Automatic Source Extraction

Rigorously defining what's definitely a real source and what definitely isn't is impossible. The only way to truly verify something is to go back and do another observation to see if the signal is recovered by a repeated observation. Even so, we can still quantify things enough to be useful for algorithmic approaches.

With AGES our automatic techniques mainly rely on GLADoS. While we mainly use it as an additional, supplementary technique to increase completeness, it can also be used independently. As with other source-finding algorithms its reliability never approaches 100% except for the brightest sources, so again this by no means eliminates the need for human inspection. Things must be set up quite carefully for this to work well, despite a lot of effort to maximise reliability under different conditions.

GLADoS works by taking advantage of the multiple polarisations in which we observe the data. The HI signal itself isn't polarised, so a real signal should appear in both polarisations. Noise, however, is uncorrelated, so if a spike is present in one polarisation but not another, it's likely spurious. This doesn't help eliminate bright artificial signals (like airport radar and overhead satellites), but it does reduce the random variations in the noise that look like galaxies.

GLADoS operates as follows :

The user provides the main input cube which is the average of both polarisations, plus the individual polarisation cubes as well. They set the parameters which define what constitutes a source : its S/N and velocity width, and some other less important variables.
GLADoS searches each spectra in the main cube. If it finds any pixel is sufficiently bright, it makes a crude estimate of the velocity width. If both the brightness and width are sufficient, if accepts this as a provisional source.
GLADoS now extracts the spectra of the provisional source from the individual polarisations, which have been typically smoothed to increase their sensitivity slightly. It then runs the same checks on these two spectra (though the numerical values of the acceptance criteria may be different). If a source meets the criteria in all three cubes, it is accepted for later inspection.
When steps 1-3 are complete, GLADoS now has a list of all pixels in the cube classified as potential sources. Using the Starlink STILTS algorithms (nothing to do with Elon Musk), it now combines the detections and finds the brightest points within each contiguous group of pixels. It then rejects everything else, so the user only has to check the brightest part of each potential detection (typically real galaxies span a few dozen pixels each).
Now begins the user-review phase. For each detection, GLADoS presents the user with the spectra in all cubes (average and both polarisations), an optical map from the SDSS, and images of part of the data cube at that point from different projections. It gives them the option to accept, reject, or mark the source as "maybe" for future, even more detailed investigations. It also produces a detection map in case sources in step 4 might have been incorrectly combined (over-merging).

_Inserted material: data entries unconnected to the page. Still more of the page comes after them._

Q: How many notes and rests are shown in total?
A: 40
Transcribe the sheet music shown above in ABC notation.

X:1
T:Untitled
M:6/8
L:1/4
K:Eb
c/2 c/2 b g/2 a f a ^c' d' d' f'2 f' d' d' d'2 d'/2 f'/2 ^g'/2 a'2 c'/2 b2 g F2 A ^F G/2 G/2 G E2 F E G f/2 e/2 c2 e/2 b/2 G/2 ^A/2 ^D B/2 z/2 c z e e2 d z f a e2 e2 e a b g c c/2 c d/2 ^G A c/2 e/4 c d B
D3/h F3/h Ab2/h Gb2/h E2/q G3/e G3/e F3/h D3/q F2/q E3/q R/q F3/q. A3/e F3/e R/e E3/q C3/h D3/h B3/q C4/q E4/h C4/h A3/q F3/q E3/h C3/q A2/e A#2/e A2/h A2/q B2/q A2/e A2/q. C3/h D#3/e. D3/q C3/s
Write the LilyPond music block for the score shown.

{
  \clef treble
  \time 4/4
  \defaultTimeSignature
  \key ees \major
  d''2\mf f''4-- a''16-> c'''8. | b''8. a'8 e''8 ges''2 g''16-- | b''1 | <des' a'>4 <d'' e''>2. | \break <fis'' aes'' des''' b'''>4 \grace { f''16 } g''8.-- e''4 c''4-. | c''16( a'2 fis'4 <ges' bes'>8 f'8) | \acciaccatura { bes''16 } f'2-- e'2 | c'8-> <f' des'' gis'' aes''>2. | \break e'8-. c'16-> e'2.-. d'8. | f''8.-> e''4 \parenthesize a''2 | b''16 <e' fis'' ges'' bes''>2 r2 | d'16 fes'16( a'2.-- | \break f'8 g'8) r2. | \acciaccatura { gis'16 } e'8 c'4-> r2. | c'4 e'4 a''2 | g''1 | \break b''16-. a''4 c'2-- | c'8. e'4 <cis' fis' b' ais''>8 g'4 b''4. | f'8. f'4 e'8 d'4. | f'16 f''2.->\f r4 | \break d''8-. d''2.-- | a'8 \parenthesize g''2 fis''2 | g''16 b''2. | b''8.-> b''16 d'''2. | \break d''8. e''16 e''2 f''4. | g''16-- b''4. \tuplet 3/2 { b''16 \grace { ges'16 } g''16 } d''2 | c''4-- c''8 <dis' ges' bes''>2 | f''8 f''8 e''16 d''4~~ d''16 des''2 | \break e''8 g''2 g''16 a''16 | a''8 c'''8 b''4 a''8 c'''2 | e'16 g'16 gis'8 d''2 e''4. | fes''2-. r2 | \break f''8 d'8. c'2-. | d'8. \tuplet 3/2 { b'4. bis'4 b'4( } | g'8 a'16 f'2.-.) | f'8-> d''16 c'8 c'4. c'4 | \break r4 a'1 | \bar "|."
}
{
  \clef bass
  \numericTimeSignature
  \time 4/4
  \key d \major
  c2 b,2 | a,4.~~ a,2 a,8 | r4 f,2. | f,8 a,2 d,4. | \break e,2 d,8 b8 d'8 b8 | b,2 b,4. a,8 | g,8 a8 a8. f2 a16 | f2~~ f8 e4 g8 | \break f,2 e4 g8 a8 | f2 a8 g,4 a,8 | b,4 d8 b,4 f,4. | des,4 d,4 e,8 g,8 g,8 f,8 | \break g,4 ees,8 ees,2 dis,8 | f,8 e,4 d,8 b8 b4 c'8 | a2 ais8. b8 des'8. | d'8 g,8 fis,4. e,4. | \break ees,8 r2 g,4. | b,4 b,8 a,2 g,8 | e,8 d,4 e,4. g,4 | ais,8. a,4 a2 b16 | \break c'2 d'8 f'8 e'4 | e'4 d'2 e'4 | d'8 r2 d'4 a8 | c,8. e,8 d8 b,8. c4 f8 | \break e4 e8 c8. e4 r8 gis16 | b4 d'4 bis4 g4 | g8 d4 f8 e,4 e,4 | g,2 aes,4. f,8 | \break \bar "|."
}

The actual operation of GLADoS takes a few minutes to a few hours, depending on the data set. Although it sounds complicated, its efficacy has been demonstrated to be high. One of the key advantages is that we operate on cubes where the brightness has been converted from absolute flux to signal to noise, which means only minor adjustments to the search parameters are needed from cube to cube. Since it operates only on source brightness and extent, only the most minimal of assumptions are made about what constitutes a source.